Organized by UNESCO and the Arab Regional Centre for World Heritage (ARCWH)*, the event will focus on the role of museums as conveyors of the shared history of sites and their duties with regard to heritage conservation. Separate sessions will also turn to the growing influence of museums on local communities and the specific challenges facing endangered World Heritage museums and sites.

The conference will concern itself both with museums exhibiting artefacts found in World Heritage sites, those dedicated to education about such sites and establishments that are themselves inscribed on the World Heritage List.

The role of World Heritage museums is evolving as they attract ever more visitors. Furthermore, their traditional function as places of study and conservation does not meet the need to highlight the “outstanding universal value” of World Heritage. Notable challenges facing these museums include, the need to modernize curatorial practices, the increasingly frequent call for collections to be displayed in travelling exhibitions, and the use of information and communication technologies in the preservation and presentation of artefacts, as well as the targeting of cultural heritage by violent extremists.

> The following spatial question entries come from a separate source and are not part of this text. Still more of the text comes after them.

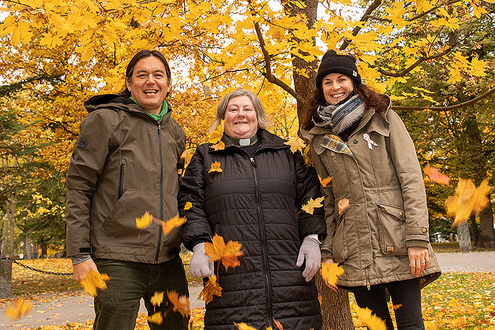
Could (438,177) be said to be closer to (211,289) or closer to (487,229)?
(211,289)

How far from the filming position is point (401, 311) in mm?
2283

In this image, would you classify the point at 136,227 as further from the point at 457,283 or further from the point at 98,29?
the point at 457,283

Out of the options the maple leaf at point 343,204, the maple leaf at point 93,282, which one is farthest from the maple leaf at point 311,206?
the maple leaf at point 93,282

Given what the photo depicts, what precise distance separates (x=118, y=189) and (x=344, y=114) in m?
1.53

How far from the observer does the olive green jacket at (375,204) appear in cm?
226

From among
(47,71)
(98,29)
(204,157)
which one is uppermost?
(47,71)

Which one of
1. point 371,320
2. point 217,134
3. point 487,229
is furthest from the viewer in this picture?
point 487,229

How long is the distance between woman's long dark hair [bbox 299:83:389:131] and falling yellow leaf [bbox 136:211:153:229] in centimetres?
130

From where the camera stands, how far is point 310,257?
2.28m

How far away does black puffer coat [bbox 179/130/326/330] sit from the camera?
7.29 ft

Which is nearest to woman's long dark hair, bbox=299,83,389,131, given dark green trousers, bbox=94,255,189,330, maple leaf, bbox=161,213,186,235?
maple leaf, bbox=161,213,186,235

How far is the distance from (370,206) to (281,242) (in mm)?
599

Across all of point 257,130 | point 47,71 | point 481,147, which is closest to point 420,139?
point 481,147

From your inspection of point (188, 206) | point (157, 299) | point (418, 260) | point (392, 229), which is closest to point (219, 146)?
point (188, 206)
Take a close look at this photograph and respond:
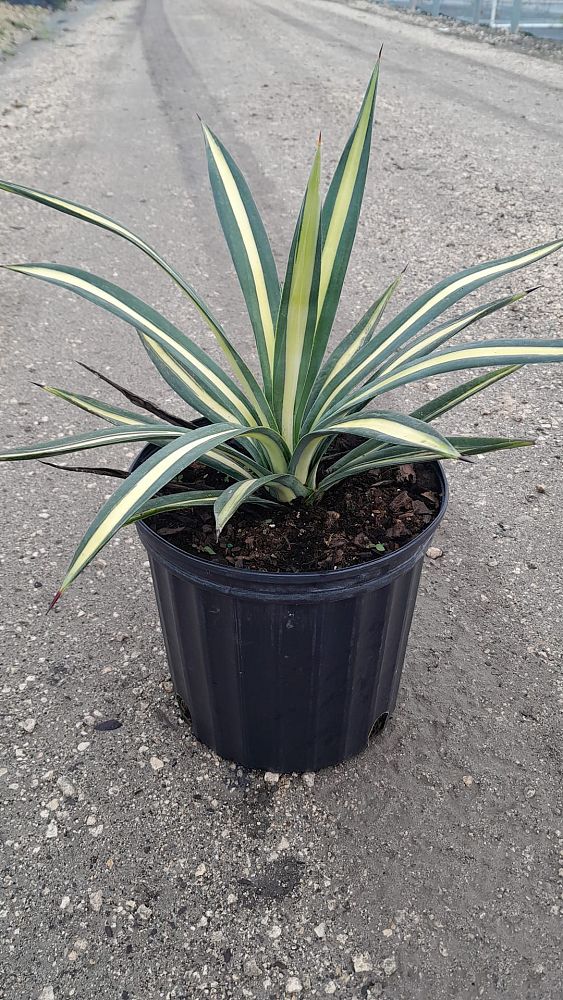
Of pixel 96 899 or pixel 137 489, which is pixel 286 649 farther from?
pixel 96 899

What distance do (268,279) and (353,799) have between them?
0.97 meters

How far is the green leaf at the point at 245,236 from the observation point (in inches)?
48.6

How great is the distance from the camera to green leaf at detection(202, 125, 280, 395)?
4.05 ft

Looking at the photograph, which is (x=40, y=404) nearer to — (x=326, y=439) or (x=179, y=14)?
(x=326, y=439)

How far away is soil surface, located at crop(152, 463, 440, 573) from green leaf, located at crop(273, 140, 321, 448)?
0.49ft

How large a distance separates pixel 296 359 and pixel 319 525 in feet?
0.97

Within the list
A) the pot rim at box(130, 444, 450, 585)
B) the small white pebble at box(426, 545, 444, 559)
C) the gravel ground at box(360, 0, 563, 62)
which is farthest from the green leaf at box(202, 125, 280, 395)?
the gravel ground at box(360, 0, 563, 62)

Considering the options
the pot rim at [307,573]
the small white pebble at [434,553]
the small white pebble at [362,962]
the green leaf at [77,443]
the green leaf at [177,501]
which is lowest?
the small white pebble at [434,553]

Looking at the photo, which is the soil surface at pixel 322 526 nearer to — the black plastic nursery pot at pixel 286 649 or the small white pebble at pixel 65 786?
the black plastic nursery pot at pixel 286 649

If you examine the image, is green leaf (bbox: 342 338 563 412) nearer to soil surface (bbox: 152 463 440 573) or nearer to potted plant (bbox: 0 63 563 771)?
potted plant (bbox: 0 63 563 771)

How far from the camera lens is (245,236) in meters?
1.24

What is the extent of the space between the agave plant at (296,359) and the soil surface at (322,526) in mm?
44

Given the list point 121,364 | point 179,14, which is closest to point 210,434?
point 121,364

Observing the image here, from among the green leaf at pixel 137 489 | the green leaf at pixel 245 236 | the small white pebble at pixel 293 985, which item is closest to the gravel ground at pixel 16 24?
the green leaf at pixel 245 236
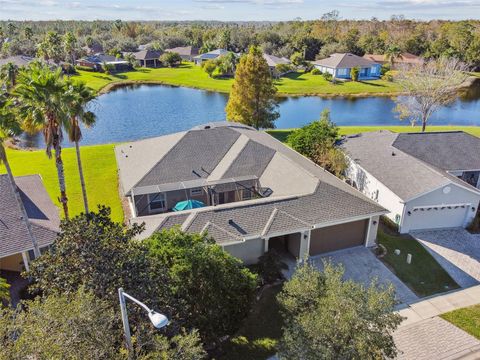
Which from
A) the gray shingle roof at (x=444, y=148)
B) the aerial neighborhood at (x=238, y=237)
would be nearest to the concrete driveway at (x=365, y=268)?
the aerial neighborhood at (x=238, y=237)

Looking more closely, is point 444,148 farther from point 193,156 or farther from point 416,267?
point 193,156

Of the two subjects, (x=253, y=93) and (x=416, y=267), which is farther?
(x=253, y=93)

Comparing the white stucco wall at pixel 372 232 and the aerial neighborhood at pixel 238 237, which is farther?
the white stucco wall at pixel 372 232

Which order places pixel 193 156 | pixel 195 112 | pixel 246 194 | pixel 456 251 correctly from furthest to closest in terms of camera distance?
pixel 195 112 < pixel 193 156 < pixel 246 194 < pixel 456 251

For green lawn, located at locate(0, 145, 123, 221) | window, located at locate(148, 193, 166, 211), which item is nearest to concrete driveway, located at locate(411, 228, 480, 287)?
window, located at locate(148, 193, 166, 211)

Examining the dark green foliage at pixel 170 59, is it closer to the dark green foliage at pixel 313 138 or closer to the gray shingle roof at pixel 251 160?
the dark green foliage at pixel 313 138

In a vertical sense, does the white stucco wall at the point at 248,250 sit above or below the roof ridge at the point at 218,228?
below

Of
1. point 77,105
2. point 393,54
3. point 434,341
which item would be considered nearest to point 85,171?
point 77,105
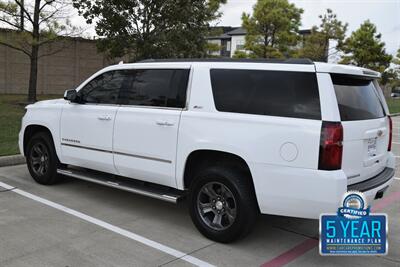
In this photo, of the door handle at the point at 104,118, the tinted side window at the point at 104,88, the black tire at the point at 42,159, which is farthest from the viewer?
the black tire at the point at 42,159

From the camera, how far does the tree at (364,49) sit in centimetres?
3450

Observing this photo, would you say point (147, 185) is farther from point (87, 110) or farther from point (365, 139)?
point (365, 139)

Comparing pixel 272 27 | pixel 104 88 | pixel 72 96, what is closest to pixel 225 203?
pixel 104 88

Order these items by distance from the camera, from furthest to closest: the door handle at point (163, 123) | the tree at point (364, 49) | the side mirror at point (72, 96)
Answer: the tree at point (364, 49) < the side mirror at point (72, 96) < the door handle at point (163, 123)

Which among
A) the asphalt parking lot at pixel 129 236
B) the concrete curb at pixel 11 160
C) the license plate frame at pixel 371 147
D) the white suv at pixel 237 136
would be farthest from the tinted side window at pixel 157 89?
the concrete curb at pixel 11 160

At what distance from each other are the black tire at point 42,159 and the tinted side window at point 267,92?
2949mm

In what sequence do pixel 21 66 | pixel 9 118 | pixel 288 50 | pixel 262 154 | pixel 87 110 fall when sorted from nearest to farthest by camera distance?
pixel 262 154
pixel 87 110
pixel 9 118
pixel 21 66
pixel 288 50

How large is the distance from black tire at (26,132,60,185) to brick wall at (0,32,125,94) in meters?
15.8

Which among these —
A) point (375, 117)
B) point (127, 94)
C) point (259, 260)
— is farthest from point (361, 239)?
point (127, 94)

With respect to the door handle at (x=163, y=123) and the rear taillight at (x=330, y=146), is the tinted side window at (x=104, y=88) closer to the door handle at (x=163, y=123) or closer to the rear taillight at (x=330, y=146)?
the door handle at (x=163, y=123)

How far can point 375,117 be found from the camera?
438 cm

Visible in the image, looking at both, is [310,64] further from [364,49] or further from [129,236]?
[364,49]

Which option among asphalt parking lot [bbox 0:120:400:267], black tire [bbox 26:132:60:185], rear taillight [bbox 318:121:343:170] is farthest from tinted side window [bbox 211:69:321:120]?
black tire [bbox 26:132:60:185]

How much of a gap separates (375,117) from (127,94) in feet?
9.61
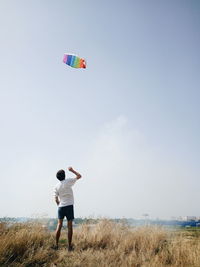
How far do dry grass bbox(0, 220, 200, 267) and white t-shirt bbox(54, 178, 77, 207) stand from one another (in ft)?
3.52

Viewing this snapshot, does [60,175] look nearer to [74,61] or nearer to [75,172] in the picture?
[75,172]

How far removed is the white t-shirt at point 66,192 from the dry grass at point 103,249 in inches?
42.2

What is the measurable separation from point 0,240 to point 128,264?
2.47 metres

Maamoun Abdulkarim, Director of the Directorate General of Antiquities and Museums of Syria, will be among the international experts at the meeting, alongside Dimitrios Pandermalis, Curator of the new Acropolis Museum (Greece); Azedine Beschaouch of the Institut de France, Former Minister of Culture of Tunisia, Lilia Rivero, Head Curator, National Palace (Mexico) and others.

In November 2015, UNESCO adopted a Recommendation concerning the protection and promotion of museums and collections, their diversity and their role in society, 55 years after the adoption of the only legal text on the subject, adopted in 1960**. In this recommendation, the international community recognizes that museums today play a vital role for education, social cohesion and sustainable development.